Publié le 14 août 2013
Vincent Larouche LA PRESSE

Israel Keyes, qui s'est suicidé dans une prison de l'Alaska en décembre dernier, a avoué 11 meurtres à la police. Mais il a aussi laissé plusieurs questions en suspens, en multipliant les déclarations vagues et énigmatiques pendant son interrogatoire.

Les enquêteurs ont d'ailleurs déclaré qu'il semblait apprécier jouer au « chat et à la souris » avec eux. Les policiers ont beaucoup de mal à finaliser le dossier, car le tueur était particulièrement organisé et habile à camoufler ses traces. Ils ont donc dévoilé au public de nouveaux détails cette semaine, dans le but d'identifier d'éventuelles victimes de Keyes.

«Nous savons qu'il a fait plusieurs voyages à Montréal, pour y chercher les services de prostituées», a expliqué à La Presse le porte-parole du FBI, Eric Gonzalez.

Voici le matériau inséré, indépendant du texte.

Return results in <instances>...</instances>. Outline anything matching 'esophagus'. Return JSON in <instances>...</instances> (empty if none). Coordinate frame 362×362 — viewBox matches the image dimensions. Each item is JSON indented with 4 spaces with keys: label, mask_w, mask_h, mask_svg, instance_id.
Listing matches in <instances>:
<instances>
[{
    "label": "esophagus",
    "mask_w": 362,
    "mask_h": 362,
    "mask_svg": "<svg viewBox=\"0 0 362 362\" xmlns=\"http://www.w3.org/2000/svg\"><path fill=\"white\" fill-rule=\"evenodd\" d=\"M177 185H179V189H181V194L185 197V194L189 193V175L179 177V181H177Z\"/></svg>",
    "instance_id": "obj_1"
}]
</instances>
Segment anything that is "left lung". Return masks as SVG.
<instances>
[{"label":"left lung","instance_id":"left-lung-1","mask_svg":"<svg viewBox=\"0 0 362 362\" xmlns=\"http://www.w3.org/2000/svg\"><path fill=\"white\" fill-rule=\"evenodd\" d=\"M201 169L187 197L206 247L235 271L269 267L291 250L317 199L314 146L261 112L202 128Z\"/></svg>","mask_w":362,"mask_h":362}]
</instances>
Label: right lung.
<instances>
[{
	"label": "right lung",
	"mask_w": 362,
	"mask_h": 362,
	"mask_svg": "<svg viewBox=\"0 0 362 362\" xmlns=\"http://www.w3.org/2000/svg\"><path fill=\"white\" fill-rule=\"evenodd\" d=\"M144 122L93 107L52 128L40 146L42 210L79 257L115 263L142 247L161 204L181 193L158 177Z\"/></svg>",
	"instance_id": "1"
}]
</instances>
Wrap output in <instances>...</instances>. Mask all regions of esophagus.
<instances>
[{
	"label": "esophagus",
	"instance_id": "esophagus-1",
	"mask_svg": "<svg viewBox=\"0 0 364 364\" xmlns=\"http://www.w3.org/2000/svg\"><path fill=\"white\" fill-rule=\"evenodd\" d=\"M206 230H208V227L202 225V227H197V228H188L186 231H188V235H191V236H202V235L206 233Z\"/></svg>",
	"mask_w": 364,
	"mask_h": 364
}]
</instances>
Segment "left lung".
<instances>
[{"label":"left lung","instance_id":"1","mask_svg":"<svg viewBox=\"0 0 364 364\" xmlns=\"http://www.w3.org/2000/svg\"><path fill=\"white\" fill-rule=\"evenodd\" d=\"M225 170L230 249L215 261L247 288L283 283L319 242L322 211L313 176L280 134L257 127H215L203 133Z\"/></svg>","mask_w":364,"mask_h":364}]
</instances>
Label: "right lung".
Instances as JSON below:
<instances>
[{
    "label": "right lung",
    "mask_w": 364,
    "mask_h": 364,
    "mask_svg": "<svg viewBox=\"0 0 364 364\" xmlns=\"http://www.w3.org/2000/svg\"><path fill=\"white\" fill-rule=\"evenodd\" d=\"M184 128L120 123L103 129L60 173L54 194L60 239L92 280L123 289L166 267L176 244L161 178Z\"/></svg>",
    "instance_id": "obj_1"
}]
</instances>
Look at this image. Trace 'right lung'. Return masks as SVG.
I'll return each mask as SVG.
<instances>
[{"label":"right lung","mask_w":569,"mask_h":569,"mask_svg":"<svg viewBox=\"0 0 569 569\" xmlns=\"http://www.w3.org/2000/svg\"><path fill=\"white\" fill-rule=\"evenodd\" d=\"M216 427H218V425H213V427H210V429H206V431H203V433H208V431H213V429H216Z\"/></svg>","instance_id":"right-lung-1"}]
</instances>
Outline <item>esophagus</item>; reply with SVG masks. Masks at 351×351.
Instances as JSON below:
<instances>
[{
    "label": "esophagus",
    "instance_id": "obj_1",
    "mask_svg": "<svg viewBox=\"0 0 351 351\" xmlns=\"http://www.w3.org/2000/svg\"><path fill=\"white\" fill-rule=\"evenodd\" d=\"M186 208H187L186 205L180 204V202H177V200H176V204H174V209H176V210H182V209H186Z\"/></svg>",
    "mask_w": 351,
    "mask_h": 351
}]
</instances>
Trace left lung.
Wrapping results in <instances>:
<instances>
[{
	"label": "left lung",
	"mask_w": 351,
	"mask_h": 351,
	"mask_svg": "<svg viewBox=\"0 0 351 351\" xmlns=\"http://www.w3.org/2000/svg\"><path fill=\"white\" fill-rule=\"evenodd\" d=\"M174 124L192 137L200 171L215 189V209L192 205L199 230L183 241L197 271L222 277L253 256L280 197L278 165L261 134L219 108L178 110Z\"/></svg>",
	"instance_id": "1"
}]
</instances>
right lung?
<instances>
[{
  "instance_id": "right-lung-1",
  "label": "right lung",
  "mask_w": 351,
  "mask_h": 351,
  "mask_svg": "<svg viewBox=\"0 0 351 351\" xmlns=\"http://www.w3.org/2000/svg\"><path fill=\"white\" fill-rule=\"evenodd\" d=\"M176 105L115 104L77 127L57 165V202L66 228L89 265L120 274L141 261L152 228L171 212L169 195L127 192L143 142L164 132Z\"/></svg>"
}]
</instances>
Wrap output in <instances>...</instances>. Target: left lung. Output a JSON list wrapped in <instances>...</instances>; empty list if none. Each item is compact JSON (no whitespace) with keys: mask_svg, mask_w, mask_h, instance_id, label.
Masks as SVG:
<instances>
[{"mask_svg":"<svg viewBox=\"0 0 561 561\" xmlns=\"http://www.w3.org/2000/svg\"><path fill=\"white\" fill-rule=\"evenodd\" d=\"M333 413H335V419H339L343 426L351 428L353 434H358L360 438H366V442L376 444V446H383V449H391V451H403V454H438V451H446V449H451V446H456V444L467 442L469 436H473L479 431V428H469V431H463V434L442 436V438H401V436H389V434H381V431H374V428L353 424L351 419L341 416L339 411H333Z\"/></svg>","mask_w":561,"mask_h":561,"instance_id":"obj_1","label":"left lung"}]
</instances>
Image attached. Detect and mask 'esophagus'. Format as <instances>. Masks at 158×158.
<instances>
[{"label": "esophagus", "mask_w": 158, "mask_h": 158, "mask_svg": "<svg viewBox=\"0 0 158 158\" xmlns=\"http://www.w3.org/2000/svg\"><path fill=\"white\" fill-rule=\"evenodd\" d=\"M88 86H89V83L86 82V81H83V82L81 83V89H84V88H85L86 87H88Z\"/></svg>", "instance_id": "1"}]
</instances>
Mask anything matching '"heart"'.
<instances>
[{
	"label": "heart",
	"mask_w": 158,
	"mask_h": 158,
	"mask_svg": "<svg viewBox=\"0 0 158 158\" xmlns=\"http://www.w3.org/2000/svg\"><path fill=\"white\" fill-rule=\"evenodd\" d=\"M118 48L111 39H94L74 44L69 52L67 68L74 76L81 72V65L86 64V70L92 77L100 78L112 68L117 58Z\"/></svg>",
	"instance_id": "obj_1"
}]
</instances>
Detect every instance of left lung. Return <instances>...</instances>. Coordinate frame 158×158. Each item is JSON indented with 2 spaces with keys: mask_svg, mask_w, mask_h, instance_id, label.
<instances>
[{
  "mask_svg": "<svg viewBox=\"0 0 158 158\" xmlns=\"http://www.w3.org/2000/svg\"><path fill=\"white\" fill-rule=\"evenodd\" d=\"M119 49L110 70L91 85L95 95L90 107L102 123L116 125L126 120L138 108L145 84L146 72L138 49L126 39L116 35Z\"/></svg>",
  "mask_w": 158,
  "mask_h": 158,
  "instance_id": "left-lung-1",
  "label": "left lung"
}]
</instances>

«Lorsqu'il a été interviewé, il a déclaré avoir commis 11 meurtres. Puis, sur un ton léger, il a dit «mais les Canadiens ne comptent pas», et il a ri. Nous ne savons pas si c'était une blague. Mais sur la base de ce commentaire, de son comportement général et des meurtres précédents... Oui, c'est très possible», a ajouté le porte-parole, en soupirant.

M. Gonzalez rappelle que le tueur possédait une maison à Constable, une petite localité de l'État de New York tout près de la frontière canadienne, à une heure de route de Montréal.

Le SPVM n'a pas souhaité commenter ce dossier mercredi.

Selon les policiers américains, Israel Keyes a parcouru les États-Unis entre 2001 et 2012, kidnappant et tuant des victimes qu'il choisissait dans des parcs, des campings, des cimetières, des marinas, des sentiers. Il fréquentait aussi des prostituées pendant ses déplacements, mais la police ignore si certaines d'entre elles sont devenues ses victimes.